Test Code LAB5335 TROPONIN I, HIGH SENSITIVITY
Specimen Type
Lithium Heparin Plasma (Mint/Light Green or Dark Green Top Tube)
Specimen Volume
1 mL
Minimum Volume
0.5 mL
Turnaround Time
STAT: 1 hour
Routine: 1 hour
Test Schedule
Daily
Sample Stability
Room Temperature: 8 hours
Refrigerated: 4 hours
Method
Chemiluminescent microparticle immunoassay (CMIA)
Reference Ranges
Normal Female: < 14 ng/L
Normal Male: < 35 ng/L
Critical Results: Troponin > 64 ng/L
Reporting Limit
2.7 - 60,000 ng/L
CPT Codes
84484
Test Components
Troponin-I, ng/L
Rejection Criteria
Hemolysis >1000 mg/dL
Icterus > 40 mg/dL
Lipemia > 3000 mg/dL
Serum samples
Clinical Information
Cardiac troponin I (cTnI) is a regulatory subunit of the troponin complex associated with the actin thin filament within cardiac muscle cells. Troponin I, in conjunction with troponins C and T, plays an integral role in muscle contraction regulation. Three distinct tissue-specific isoforms of troponin I have been identified from skeletal and cardiac muscles. The cardiac isoform exhibits only 60% similarity with the skeletal muscle isoform and contains additional amino acids at the N-terminus.
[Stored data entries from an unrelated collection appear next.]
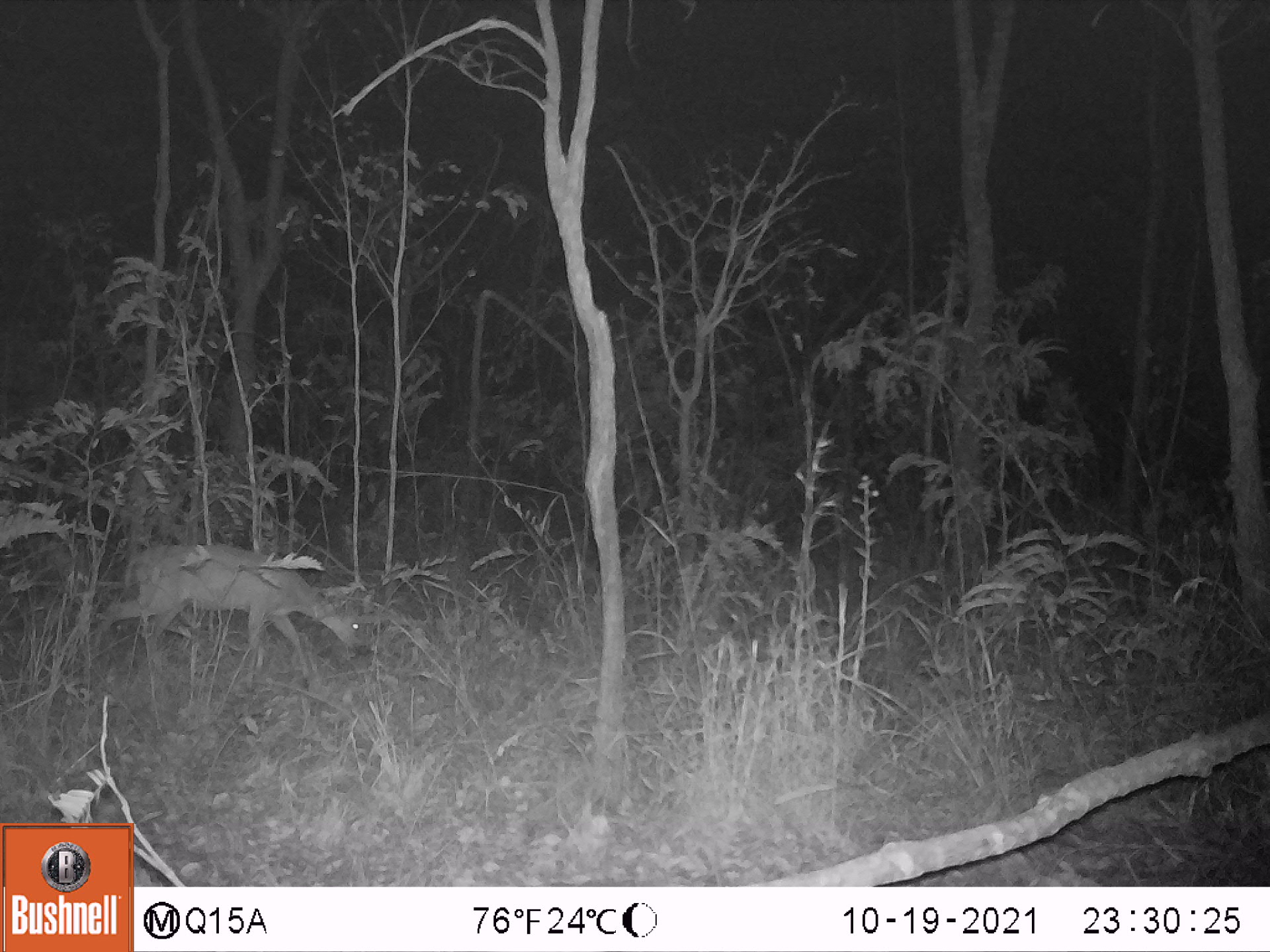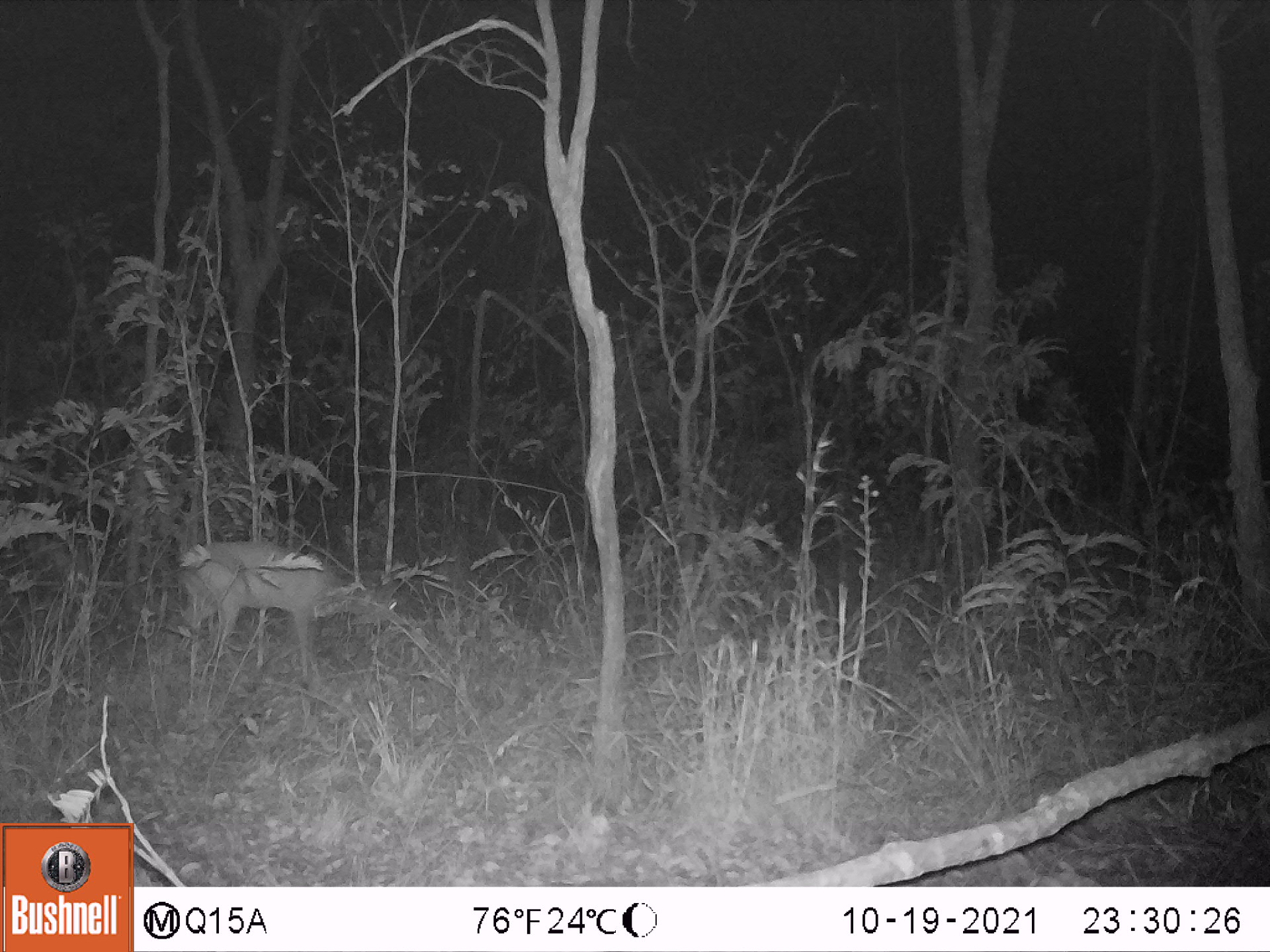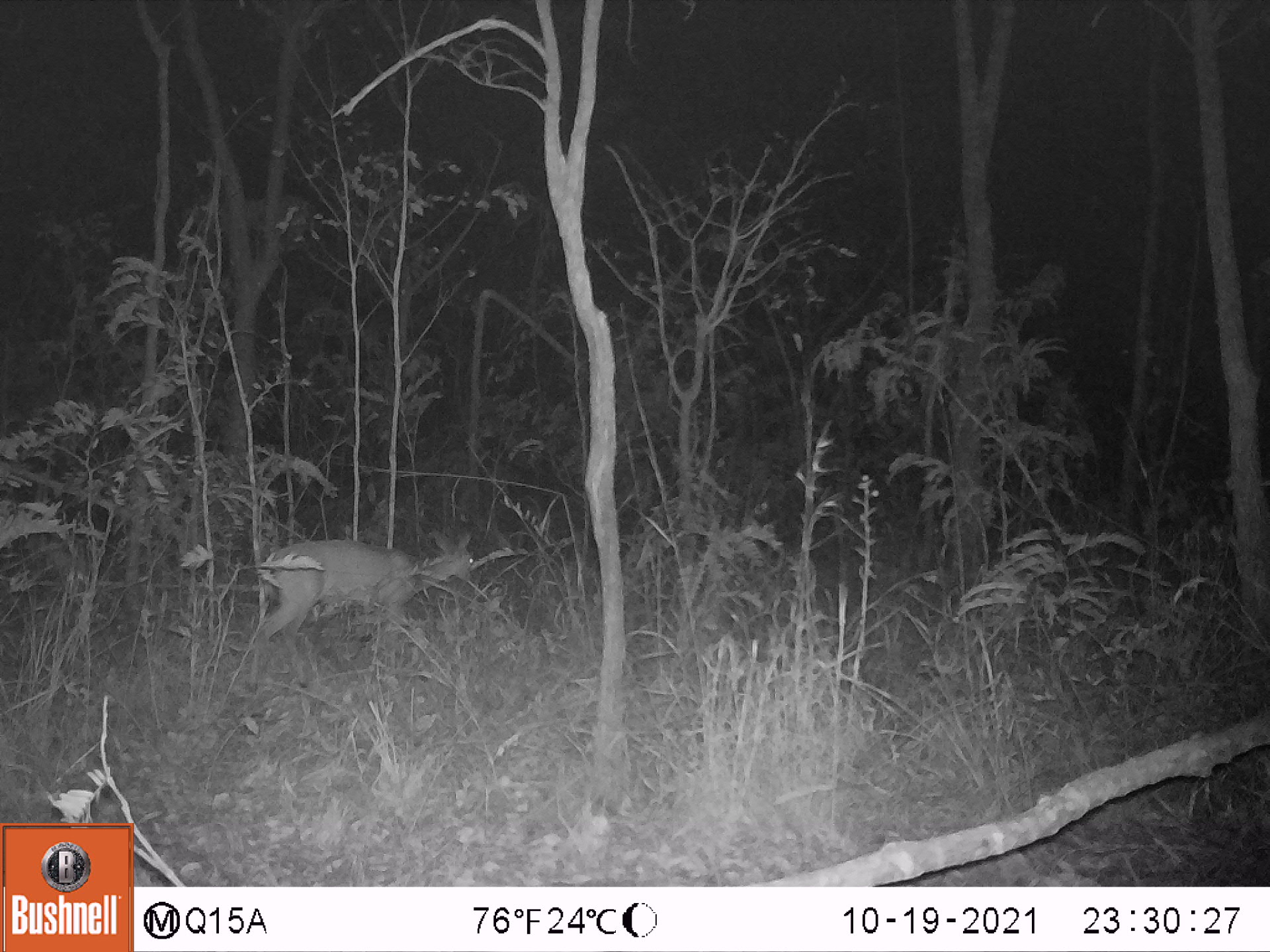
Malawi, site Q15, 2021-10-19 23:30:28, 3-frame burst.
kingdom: Animalia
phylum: Chordata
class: Mammalia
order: Artiodactyla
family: Bovidae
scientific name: Antilopinae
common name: small antelope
Small antelope (Antilopinae), count 1.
High sensitivity troponin assays have been defined as those which can achieve ≤ 10% CV at the 99th percentile of a healthy population and can detect troponin in > 50% of both men and women individually. Clinical studies have demonstrated the release of cTnI in the blood stream within hours following a myocardial infarction (MI) or ischemic injury. High sensitivity assays can detect elevated levels of cTnI (above 99th percentile in an apparently healthy reference population) within 3 hours after onset of chest pain. Cardiac troponin I reaches peak concentration in about 8 to 28 hours and remains elevated for 3 to 10 days following MI. Cardiac troponin is the preferred biomarker for the detection of myocardial infarction based on improved sensitivity and superior tissue-specificity compared to other available biomarkers of necrosis, including CK-MB, myoglobin, lactate dehydrogenase, and others. The high tissue specificity of cTnI measurements is beneficial for identifying myocardial infarction in clinical conditions involving skeletal muscle injury resulting from surgery, trauma, extensive exercise, or muscular disease.
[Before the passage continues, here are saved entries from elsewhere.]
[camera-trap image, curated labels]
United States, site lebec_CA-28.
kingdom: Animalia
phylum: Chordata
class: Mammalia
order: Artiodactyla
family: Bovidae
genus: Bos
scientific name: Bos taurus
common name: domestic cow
High tissue specificity of cTnI, however, should not be confused with specificity for the mechanism of injury e.g., MI versus myocarditis. When increased cTnI values are encountered (e.g., exceeding the 99th percentile of a reference control population) in the absence of evidence of myocardial ischemia, other etiologies for cardiac damage should be considered. Elevated troponin levels may be indicative of myocardial injury associated with heart failure, renal failure, chronic renal disease, myocarditis, arrhythmias, pulmonary embolism, or other clinical conditions.